The following picture shows a possible example of asset management usage in a modular IO device.

Figure 11 – Asset management example modular IO

The green elements are the modules and submodules of the station carrying I&M information. Additional asset information like version info of the power supply, terminal blocks or connected sensors and actors can be described by means of asset management objects, which are not directly related to the slot/subslot model.

In addition to this example PROFINET AM can be used to manage all components with loadable software, which can be device or module firmware as well as application programs running on PLCs or robots.

The following asset management objects can be accessed via a defined acyclic read service.

• AM_Info:The scope of the asset information, which can be “full information”, “firmware only” or “hardware only”.
• AM_Location:The location of an asset within a device as 16 subsequent octets.
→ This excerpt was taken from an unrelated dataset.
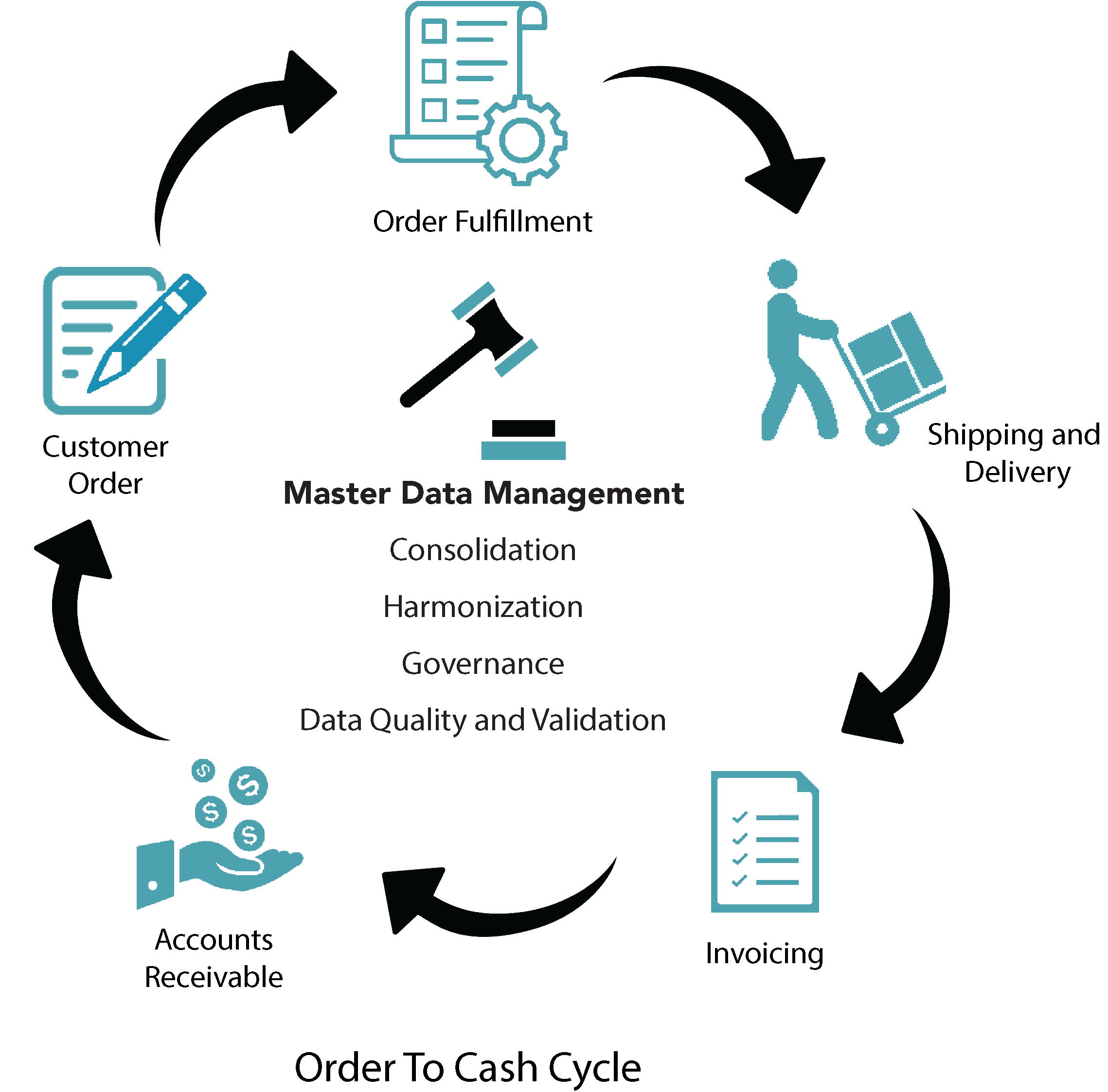 order-to-cash-cycle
The location can be either “slot/subslot” to extend I&M information or “level tree” to form hierarchical structures of assets.
• IM_UniqueIdentifier:A 128-bit globally unique identification of the asset created by the manufacturer e.g. by means of ISO/IEC 9834-8:2014.
• IM_Annotation:A manufacturer-specific identifier of the asset such as the asset’s name as Unicode string8 with the length of 64 octets.
• IM_OrderID:The order ID of the asset as UnicodeString8 with the length of 64 octets.
• AM_SoftwareRevision:The edition of the software of the asset as UnicodeString8 with 64 octets.
• IM_Software_Revision:Software revision in a special I&M coding of VisibleString[9].
• AM_HardwareRevision:The edition of the hardware of the asset as UnicodeString8 with 64 octets.
• IM_Hardware_RevisionThe hardware revision in I&M coding.
• IM_Serial_Number:A unique production number of the asset set by the manufacturer as VisibleString16.
• AM_DeviceIdentification:The unique device identification in the address space of an organization like VendorID & DeviceID for PI. Or OUI for IO-Link.
• AM_TypeIdentification:Used to identify the family of the asset and assigned by the manufacturer like “IO controller”, “IO device”, “IO-Module”. Standard and manufacturer specific values are defined in [3].